PROBLEM TO WORK ON:
Every line of the data below must be output exactly, with images left out.
○ ○ ○ ○ ○ ○ ○
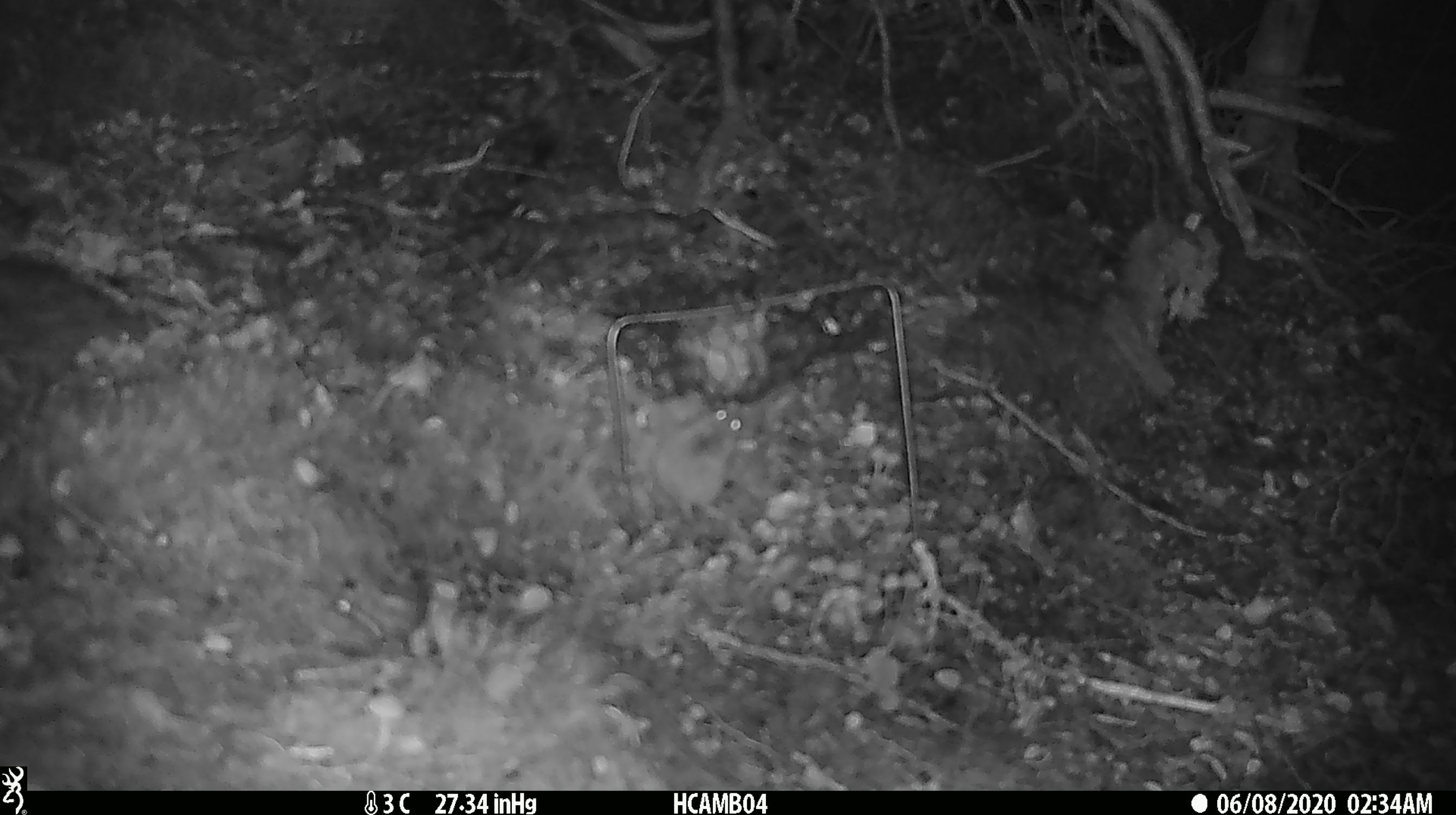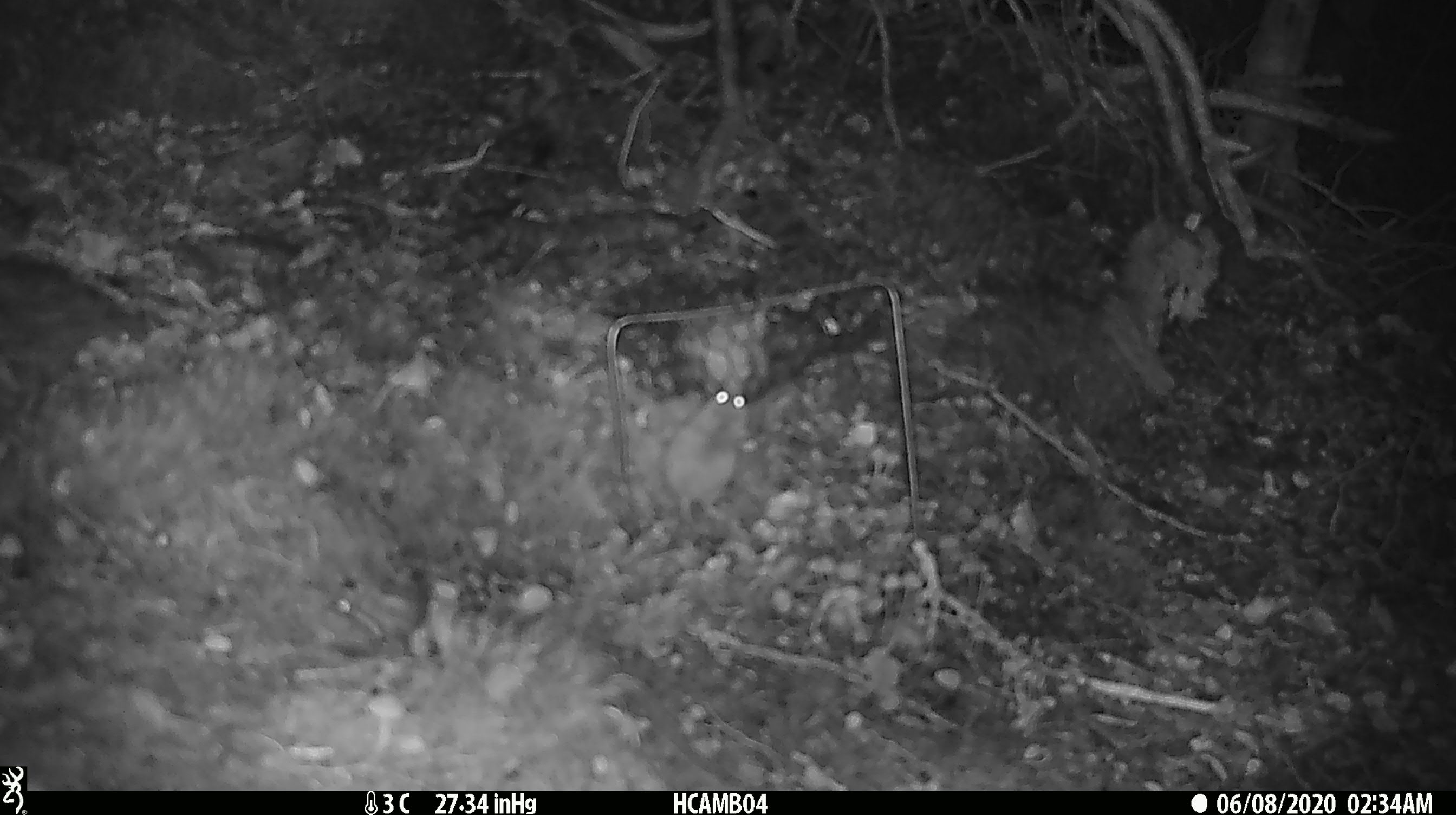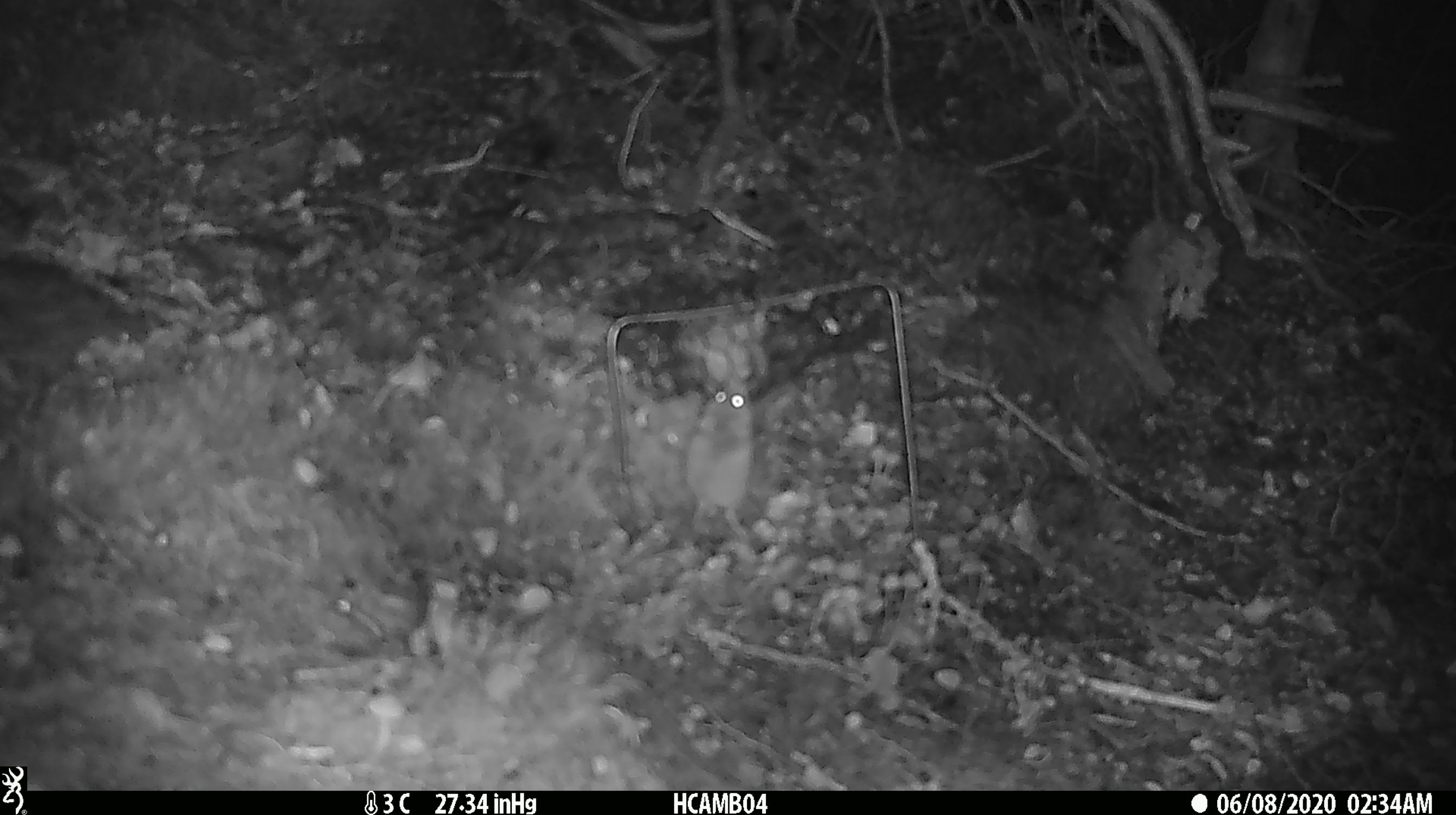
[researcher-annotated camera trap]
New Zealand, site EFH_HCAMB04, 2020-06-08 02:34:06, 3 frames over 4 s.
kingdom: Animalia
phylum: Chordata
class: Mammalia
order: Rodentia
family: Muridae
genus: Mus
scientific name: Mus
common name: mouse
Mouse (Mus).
○ ○ ○ ○ ○ ○ ○
ANSWER AREA:
[researcher-annotated camera trap]
New Zealand, site EFH_HCAMB04, 2020-06-08 02:34:06, 3 frames over 4 s.
kingdom: Animalia
phylum: Chordata
class: Mammalia
order: Rodentia
family: Muridae
genus: Mus
scientific name: Mus
common name: mouse
Mouse (Mus).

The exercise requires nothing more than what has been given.